# Riva Tuner v2.05



## Who (Sep 28, 2007)

Riva Tuner v2.05 will be out in few hours. you guys must be thinking why i made a thread for soft which has not come out yet ?


*img394.imageshack.us/img394/2158/oclc7.jpg


 Just look at this image, yes this version has the shader overcloking ability so 8600 GT & above get ready overclock your underclock shaders & see some big perfomance improvment in shader based games (oblivion etc), also don't you like the force constant perfomance option


----------



## quadroplex780 (Sep 28, 2007)

Where did u manage to beta test one!!!


----------



## The_Devil_Himself (Sep 28, 2007)

smit said:
			
		

> Riva Tuner v2.05 will be out in few hours. you guys must be thinking why i made a thread for soft which has not come out yet ?
> 
> 
> *img394.imageshack.us/img394/2158/oclc7.jpg
> ...


wow man great news.Thanks a million.I am gonna love my 8600GT I am getting next week.


----------



## Who (Sep 28, 2007)

ALso RIVA tuner 2.05 out on *www.nvworld.ru/downloads/rivatuner.zip

a russian site 


Found an shader based overclocking guide, enjoy.


NVIDIA G80 based GPU shader clock speed adjustment using 163.67 drivers and RivaTuner 2.05
================================================== ====================

Overview/Background
---------------------

Prior to NVIDIA driver release 163.67, the shader clock speed was linked to the core clock (aka ROP domain clock) speed and could not be changed independently by itself. The relationship between core and shader domain clock speeds (for most cards) is shown in table A. Some cards have slightly different set freq vs resultant core/shader speeds so take the table as an illustration of how the shader clock changes with respect to the core clock rather than precise values. To overclock the shader speed it was necessary to flash the GPU BIOS with a modified version that sets a higher default shader speed.

◆ ◆ ◆ ◆ ◆

» **Work to complete**:
(A) In the Riva Tuner thread, what was needed to overclock the shader speed before NVIDIA driver release 163.67?
(B) Quote the Riva Tuner thread between "Overview/Background" and "default shader speed.", inclusive.
The lines that come next are separate from the Riva Tuner thread.

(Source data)
◆ ◆ ◆ ◆ ◆

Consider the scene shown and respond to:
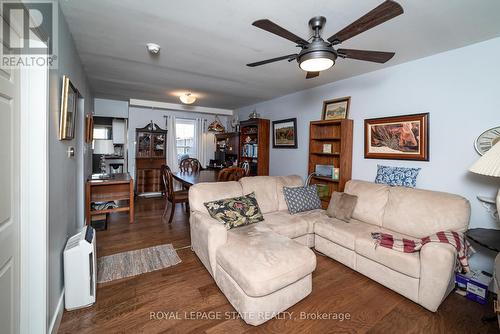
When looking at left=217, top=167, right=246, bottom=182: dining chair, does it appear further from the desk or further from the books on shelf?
the desk

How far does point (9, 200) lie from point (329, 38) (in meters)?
2.22

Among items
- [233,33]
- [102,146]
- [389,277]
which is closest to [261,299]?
[389,277]

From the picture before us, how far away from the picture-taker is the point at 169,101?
5473mm

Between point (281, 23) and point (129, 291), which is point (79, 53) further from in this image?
point (129, 291)

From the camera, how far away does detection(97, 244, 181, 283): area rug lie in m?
2.27

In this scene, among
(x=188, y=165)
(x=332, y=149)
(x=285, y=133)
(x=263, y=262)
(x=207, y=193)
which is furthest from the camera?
(x=188, y=165)

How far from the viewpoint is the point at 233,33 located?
7.01 ft

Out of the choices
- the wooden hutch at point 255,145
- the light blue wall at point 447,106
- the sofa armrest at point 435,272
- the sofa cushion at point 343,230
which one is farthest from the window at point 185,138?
the sofa armrest at point 435,272

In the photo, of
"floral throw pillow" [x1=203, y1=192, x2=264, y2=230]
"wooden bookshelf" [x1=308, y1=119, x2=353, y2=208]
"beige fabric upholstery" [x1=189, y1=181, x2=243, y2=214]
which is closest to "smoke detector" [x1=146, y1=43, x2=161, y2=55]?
"beige fabric upholstery" [x1=189, y1=181, x2=243, y2=214]

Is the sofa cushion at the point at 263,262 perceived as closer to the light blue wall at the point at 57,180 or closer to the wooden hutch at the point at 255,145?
the light blue wall at the point at 57,180

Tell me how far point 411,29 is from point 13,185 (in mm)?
3170

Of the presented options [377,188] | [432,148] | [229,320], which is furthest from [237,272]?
[432,148]

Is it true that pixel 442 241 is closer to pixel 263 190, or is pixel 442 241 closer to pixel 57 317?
pixel 263 190

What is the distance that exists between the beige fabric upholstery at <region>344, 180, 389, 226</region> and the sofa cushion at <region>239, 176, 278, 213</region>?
1023 millimetres
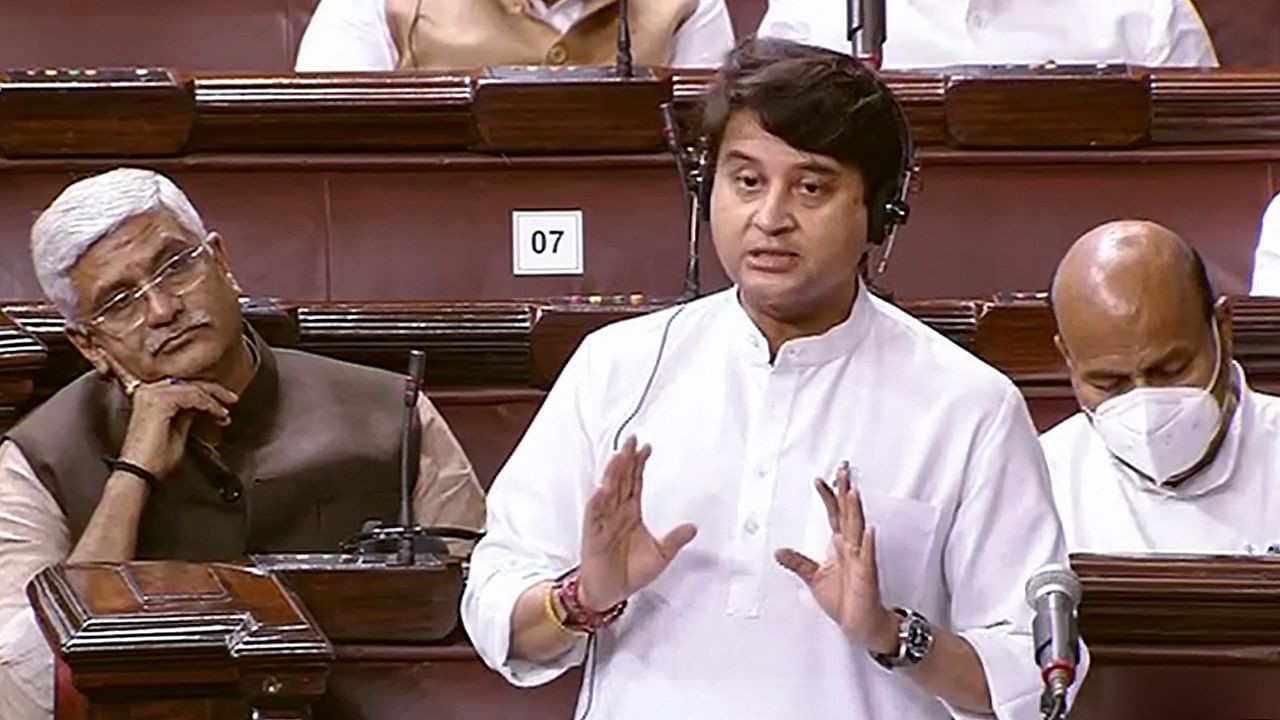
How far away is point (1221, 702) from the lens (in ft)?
5.81

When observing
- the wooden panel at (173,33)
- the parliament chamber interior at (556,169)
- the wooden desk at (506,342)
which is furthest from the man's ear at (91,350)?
the wooden panel at (173,33)

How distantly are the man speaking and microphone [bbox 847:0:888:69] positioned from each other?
134 centimetres

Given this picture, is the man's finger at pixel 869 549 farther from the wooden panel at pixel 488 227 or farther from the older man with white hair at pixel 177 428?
the wooden panel at pixel 488 227

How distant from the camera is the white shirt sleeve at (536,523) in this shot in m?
1.80

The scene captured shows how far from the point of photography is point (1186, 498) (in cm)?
257

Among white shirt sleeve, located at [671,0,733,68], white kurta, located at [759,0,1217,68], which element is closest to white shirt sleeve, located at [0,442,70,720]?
white shirt sleeve, located at [671,0,733,68]

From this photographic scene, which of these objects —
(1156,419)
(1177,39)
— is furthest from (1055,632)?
(1177,39)

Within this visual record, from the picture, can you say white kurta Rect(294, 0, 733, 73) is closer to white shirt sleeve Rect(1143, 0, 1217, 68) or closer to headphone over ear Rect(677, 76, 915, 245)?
white shirt sleeve Rect(1143, 0, 1217, 68)

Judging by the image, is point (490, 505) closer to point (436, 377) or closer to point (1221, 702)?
point (1221, 702)

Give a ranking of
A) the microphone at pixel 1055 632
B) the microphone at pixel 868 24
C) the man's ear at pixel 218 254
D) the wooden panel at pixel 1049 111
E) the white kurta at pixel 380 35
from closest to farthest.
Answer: the microphone at pixel 1055 632 → the man's ear at pixel 218 254 → the wooden panel at pixel 1049 111 → the microphone at pixel 868 24 → the white kurta at pixel 380 35

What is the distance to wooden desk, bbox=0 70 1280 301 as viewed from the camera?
10.2ft

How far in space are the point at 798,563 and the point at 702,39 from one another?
1942mm

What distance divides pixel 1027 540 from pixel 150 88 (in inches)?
63.9

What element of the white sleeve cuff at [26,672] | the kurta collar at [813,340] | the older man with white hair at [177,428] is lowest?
the white sleeve cuff at [26,672]
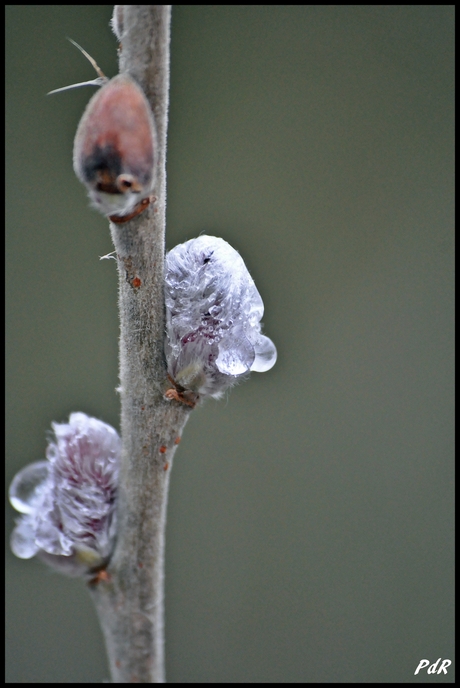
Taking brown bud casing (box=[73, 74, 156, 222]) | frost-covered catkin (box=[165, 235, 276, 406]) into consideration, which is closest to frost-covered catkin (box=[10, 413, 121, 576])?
frost-covered catkin (box=[165, 235, 276, 406])

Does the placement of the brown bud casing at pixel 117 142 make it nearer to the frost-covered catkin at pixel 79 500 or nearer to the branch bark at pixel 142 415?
the branch bark at pixel 142 415

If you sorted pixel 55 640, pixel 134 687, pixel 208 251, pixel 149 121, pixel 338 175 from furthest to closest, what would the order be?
pixel 338 175, pixel 55 640, pixel 134 687, pixel 208 251, pixel 149 121

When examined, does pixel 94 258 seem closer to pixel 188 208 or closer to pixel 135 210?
pixel 188 208

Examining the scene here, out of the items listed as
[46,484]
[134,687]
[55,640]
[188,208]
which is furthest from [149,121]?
[55,640]

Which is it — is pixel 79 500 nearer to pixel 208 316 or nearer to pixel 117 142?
pixel 208 316

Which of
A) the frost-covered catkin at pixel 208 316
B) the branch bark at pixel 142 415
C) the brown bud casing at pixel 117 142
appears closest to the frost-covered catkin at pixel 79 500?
the branch bark at pixel 142 415
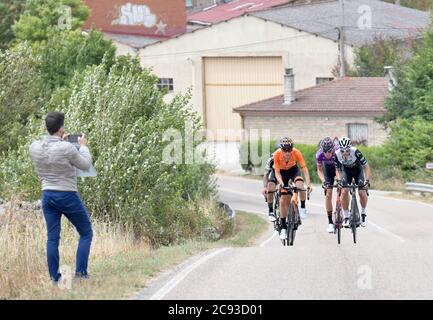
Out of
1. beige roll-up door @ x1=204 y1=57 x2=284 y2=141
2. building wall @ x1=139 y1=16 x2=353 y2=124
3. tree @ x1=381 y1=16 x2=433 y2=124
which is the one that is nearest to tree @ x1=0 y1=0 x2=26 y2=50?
building wall @ x1=139 y1=16 x2=353 y2=124

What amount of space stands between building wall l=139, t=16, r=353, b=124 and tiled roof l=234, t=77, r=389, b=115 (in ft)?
17.2

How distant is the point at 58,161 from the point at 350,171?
7.22 m

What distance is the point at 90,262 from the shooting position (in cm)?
1631

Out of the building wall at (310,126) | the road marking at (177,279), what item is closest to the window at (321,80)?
the building wall at (310,126)

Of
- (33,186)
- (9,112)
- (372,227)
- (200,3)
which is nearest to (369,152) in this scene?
(372,227)

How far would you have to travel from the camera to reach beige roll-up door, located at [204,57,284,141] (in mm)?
67062

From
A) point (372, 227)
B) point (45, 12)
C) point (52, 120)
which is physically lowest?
point (372, 227)

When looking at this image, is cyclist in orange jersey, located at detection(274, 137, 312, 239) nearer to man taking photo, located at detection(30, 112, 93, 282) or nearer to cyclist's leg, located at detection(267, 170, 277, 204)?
cyclist's leg, located at detection(267, 170, 277, 204)

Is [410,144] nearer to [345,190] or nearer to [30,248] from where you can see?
[345,190]

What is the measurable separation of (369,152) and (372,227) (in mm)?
20207

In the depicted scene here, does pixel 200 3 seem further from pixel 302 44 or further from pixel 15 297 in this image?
pixel 15 297

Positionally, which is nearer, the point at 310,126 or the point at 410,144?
the point at 410,144

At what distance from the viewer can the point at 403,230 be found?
30422 millimetres

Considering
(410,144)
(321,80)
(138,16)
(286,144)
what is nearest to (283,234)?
(286,144)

◆ ◆ ◆ ◆ ◆

» **Task-by-task solutions**:
(A) Flashing the GPU BIOS with a modified version that sets a higher default shader speed.

(B)
Overview/Background
---------------------

Prior to NVIDIA driver release 163.67, the shader clock speed was linked to the core clock (aka ROP domain clock) speed and could not be changed independently by itself. The relationship between core and shader domain clock speeds (for most cards) is shown in table A. Some cards have slightly different set freq vs resultant core/shader speeds so take the table as an illustration of how the shader clock changes with respect to the core clock rather than precise values. To overclock the shader speed it was necessary to flash the GPU BIOS with a modified version that sets a higher default shader speed.